WORK TASK:
Transcribe all the records exactly and omit any images they hold.

RECORD SET START

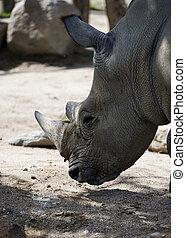 Rhino in profile
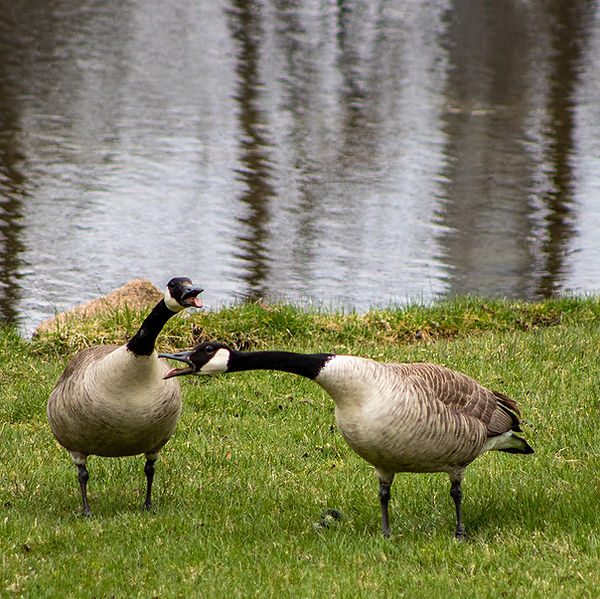 Canada-geese-by-the-river.jpg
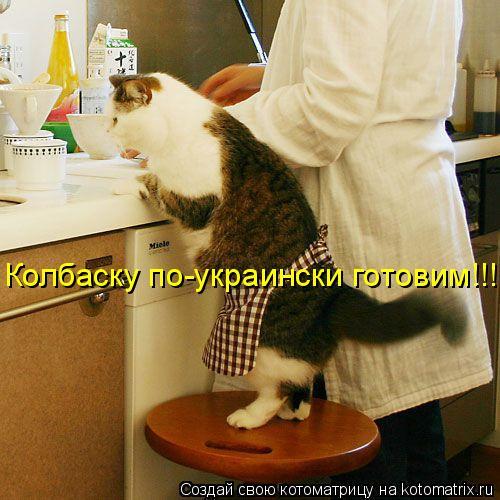 Котоматрица: Колбаску по-украински готовим!!!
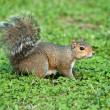 Grey squirrel — Stock Photo #1535102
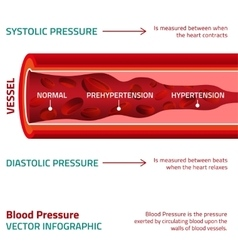 Blood Pressure Infographic vector image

RECORD SET END

RESULT OF THE TASK:
 Rhino in profile
 Canada-geese-by-the-river.jpg
 Котоматрица: Колбаску по-украински готовим!!!
 Grey squirrel — Stock Photo #1535102
 Blood Pressure Infographic vector image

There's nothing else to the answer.